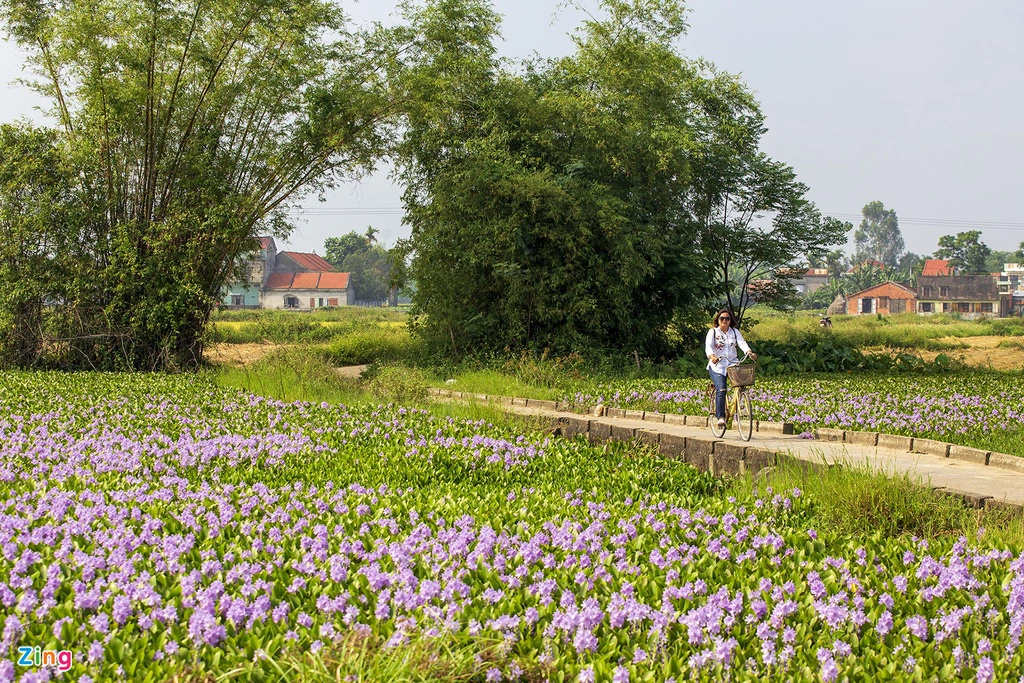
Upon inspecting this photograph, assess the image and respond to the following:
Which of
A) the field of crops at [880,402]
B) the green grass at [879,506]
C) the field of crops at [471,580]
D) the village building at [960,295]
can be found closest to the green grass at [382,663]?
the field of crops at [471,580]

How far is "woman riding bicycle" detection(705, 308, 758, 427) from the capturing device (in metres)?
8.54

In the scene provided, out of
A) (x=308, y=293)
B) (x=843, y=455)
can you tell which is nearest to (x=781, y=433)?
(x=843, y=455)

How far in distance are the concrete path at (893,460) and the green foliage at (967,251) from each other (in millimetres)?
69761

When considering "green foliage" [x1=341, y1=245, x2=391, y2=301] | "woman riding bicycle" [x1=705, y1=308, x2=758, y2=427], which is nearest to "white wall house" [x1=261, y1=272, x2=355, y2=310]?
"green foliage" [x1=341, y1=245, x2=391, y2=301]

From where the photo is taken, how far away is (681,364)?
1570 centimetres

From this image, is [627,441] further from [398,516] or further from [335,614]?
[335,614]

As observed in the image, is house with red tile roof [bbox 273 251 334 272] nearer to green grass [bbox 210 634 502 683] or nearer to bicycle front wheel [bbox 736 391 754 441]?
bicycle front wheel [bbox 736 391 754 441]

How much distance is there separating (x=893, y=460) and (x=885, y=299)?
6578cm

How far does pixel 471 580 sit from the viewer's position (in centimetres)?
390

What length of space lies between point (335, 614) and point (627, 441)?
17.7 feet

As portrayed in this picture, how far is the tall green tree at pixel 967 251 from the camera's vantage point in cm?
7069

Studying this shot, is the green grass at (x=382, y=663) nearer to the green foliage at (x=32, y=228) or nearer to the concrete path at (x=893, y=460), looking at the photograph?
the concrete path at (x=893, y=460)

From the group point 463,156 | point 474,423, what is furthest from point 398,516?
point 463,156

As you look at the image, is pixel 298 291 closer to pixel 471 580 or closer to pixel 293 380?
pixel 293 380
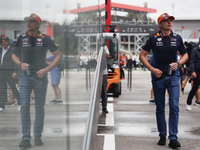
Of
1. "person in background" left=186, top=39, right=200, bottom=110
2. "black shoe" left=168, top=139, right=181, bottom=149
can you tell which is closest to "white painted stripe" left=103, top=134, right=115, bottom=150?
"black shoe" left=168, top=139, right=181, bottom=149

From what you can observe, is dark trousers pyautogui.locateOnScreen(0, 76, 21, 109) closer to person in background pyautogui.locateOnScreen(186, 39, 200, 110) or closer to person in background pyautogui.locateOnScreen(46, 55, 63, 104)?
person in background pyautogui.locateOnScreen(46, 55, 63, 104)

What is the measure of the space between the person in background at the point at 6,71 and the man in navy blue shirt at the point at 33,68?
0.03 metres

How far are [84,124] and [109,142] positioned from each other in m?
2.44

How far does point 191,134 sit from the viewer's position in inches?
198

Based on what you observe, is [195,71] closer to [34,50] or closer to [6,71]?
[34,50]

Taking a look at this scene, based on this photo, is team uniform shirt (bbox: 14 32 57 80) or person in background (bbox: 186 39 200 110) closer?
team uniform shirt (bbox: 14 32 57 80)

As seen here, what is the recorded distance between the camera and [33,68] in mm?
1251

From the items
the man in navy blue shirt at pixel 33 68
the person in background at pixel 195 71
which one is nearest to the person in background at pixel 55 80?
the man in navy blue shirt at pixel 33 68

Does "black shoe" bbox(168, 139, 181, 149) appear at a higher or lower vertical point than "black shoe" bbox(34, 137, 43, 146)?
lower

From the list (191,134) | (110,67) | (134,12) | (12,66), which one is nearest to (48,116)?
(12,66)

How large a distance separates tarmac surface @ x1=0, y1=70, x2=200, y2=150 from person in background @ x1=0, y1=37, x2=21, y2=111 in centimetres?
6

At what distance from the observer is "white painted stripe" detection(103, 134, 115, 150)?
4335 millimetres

## DIRECTIVE
Rewrite the data from its start through the line containing "can be found", swapping "village building" for "farm house" and changing nothing else. Leave the pictures out of your answer.

## FULL RESPONSE
Upon inspecting this photograph, assess the image and respond to the following:
Which of
A) the field of crops at [880,402]
B) the green grass at [879,506]
C) the field of crops at [471,580]
D) the farm house at [960,295]
can be found closest to the green grass at [382,663]?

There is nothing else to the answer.